Frost looks for sexual dimorphisms that might explain why why sexual selection happened when men, and not women, were scarce. The question here might be misguided, as sexual selection will happen in either case, but it is not clear that there are many societies in which there is an abudance of men and a scarcity of women --an interesting mystery, since it would seem that, given females' limitation in terms of the number of offspring they can have, a species with a M/F ratio significantly lower than one would exhibit faster growth (see Why the Sex Ratio is 1).

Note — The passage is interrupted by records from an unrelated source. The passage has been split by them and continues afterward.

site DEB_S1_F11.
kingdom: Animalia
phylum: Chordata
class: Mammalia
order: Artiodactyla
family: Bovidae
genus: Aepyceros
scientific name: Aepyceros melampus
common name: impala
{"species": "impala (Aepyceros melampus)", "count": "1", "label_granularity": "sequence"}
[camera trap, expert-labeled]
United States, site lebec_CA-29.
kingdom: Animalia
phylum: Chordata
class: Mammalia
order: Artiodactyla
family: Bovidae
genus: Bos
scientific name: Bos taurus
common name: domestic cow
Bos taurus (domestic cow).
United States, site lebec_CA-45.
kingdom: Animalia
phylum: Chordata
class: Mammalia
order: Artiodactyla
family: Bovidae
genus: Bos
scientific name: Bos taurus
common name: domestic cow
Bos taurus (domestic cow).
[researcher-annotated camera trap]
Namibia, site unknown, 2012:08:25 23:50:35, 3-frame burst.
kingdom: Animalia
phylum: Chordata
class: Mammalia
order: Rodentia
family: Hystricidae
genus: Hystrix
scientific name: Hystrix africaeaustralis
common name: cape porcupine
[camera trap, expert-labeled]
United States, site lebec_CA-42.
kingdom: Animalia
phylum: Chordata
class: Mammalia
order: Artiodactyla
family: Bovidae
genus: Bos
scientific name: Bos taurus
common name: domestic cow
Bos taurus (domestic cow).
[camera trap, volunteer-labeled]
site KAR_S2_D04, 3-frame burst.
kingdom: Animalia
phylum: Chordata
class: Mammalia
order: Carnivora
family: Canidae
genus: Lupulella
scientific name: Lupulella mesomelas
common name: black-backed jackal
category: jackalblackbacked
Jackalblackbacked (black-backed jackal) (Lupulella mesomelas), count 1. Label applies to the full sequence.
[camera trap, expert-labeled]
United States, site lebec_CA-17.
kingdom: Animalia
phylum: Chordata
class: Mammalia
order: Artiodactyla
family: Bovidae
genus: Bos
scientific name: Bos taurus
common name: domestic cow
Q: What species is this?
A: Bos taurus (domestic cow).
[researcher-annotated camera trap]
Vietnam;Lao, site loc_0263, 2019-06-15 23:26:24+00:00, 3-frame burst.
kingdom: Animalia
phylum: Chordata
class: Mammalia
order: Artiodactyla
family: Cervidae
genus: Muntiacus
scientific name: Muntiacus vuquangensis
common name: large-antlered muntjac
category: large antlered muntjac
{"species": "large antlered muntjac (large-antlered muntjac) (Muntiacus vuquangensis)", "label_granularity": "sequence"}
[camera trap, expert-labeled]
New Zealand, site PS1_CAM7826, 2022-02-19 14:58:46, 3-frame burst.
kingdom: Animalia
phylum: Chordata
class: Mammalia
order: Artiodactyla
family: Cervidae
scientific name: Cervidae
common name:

Frost's 'selection for diversity' hypothesis also fails to shed light on why skin became lighter rather than more diverse --Northern European skin color does not seem any more diverse than that of Africans. The traditional explanation related to sunlight levels close to the Arctic and the competing effects of skin pigmentation on vitamin production and skin cancer would seem to fare better here.
Finally, did the increase sexual selection in Northern and Eastern Europe contribute to selection in that most prominent product of human sexual selection, breast size? Alas, I could not find a study systematically comparing breast size across different races. Perhaps a graduate student can perform the sacrifice in the interest of science and add a thesis to the likes of The effect of breast size on attractiveness, a thesis presented to the faculty of the Tennessee Technological University in 1995. Hey, it's a hard job, but someone's got to do it.